**YOUR ASSIGNMENT**
Carry on the excerpt about San Francisco voters recalling district attorney Chesa Boudin, starting right after its last sentence.

**EXCERPT**
By Jim Geraghty
Wednesday, June 08, 2022
Do you want a reason to smile this morning? Voters in San
Francisco — Nancy Pelosi’s backyard! Arguably the most progressive and
hard-left big city in America! — overwhelmingly supported the recall of Chesa Boudin, the
city’s radical district attorney, two years after he was elected on a platform
that emphasized reducing the jail population and prioritizing “restorative
justice.” The vote wasn’t even close — 59.98 percent for recall, 40.02 percent against.
Here’s a quick refresher, from the National Review editorial calling for Boudin’s
ouster:
For those in need of an
introduction, Boudin is left-wing royalty. When he was 14 months old, his
parents were arrested and convicted of murder for their role in the Brink’s
armored-car robbery of 1981, which killed two cops and a Brink’s guard. They
were members of the left-wing Weather Underground. He was raised by fellow
Weather Underground members Bill Ayers and Bernardine Dohrn. Boudin temporarily
served as a translator in the Venezuela Presidential Palace under Hugo Chávez.
Bill Ayers and Bernardine Dohrn! And you thought you
would stop hearing about them after Obama left office. They are truly the radical
Left’s gift that keeps on giving. NR’s editorial continues:
In 2019, with the backing of George
Soros, he ran for district attorney on a platform of ending mass incarceration
and cash bail, as well as paralyzing police under the guise of aggressively
hunting for evidence of police misconduct. Upon taking office, he unveiled an
even more radical agenda of de-emphasizing the prosecution of drug cases and
property offenses. In the first year, he reduced San Francisco’s jail
population by 25 percent. . . .

**INFORMATION**
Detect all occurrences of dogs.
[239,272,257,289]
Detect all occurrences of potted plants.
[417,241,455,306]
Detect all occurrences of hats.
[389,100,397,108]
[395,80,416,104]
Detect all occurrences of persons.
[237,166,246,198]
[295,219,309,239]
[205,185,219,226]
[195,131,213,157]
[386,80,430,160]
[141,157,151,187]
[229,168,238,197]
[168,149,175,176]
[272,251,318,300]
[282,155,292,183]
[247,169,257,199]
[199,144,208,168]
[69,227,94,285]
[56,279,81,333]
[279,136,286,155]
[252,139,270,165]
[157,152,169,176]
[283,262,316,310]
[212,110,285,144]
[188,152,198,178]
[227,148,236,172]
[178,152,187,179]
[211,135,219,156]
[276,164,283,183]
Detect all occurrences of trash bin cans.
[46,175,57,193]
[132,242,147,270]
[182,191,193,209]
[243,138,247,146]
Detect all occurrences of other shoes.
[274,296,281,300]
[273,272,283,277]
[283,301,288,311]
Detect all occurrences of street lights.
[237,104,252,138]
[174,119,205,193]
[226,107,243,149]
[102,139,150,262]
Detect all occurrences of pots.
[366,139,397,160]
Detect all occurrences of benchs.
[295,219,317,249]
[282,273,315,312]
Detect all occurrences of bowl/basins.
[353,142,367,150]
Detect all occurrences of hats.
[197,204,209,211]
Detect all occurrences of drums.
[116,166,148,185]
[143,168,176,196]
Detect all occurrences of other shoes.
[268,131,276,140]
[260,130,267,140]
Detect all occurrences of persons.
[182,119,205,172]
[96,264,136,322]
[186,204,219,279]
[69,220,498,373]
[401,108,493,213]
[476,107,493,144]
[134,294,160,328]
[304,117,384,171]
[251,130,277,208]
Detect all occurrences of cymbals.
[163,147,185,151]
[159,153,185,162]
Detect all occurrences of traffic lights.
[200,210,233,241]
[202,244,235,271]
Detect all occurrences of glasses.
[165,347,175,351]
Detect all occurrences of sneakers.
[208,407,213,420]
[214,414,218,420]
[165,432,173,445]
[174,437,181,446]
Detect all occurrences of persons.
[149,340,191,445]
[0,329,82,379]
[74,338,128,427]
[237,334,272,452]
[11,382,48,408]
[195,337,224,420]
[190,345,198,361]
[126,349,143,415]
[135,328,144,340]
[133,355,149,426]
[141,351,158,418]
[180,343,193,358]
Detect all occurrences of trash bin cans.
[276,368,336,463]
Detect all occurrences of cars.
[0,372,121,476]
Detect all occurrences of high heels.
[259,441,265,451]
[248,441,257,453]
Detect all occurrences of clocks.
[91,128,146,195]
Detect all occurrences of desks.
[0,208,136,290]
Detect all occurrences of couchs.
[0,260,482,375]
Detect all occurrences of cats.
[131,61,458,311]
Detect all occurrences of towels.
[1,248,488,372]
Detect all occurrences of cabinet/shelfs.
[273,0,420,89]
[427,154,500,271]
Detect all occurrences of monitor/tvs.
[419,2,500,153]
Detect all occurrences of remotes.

**TASK OUTPUT**
Boudin’s record reflects his
deepest views. He sees the criminal-justice system and the police as the
problem in the lives of criminals, and he views the public’s impatience with
crime and its demands for justice and good public order as the cause of more
evil than good. He is not just bad at the job, but unfit for office. His recall
is a necessary precondition for improving life in San Francisco.
As
Jeff Blehar acidly observed, “Alas, poor Chesa Boudin. I hear they’re
hiring Brinks truck drivers, though.”
Politico summarized why this wasn’t just another
district-attorney recall:
The result is likely to reverberate
far beyond San Francisco. Opponents of criminal justice reform and Republicans
seeking to depict Democrats as weak on public safety will likely cite Boudin’s
rejection in a deeply liberal city as evidence that voters are balking at
efforts to ease sentencing and reduce incarceration.
Progressive district attorneys took a fundamentally
anti-policing stance on crime in America’s biggest cities, and even the most
sympathetic populations of voters are concluding that it is failing them. At
least on this issue, sweeping change is coming to America, even to its most
progressive corners. I guess you could say that you don’t have to be a
weatherman to know which way the wind — eh, you get the idea.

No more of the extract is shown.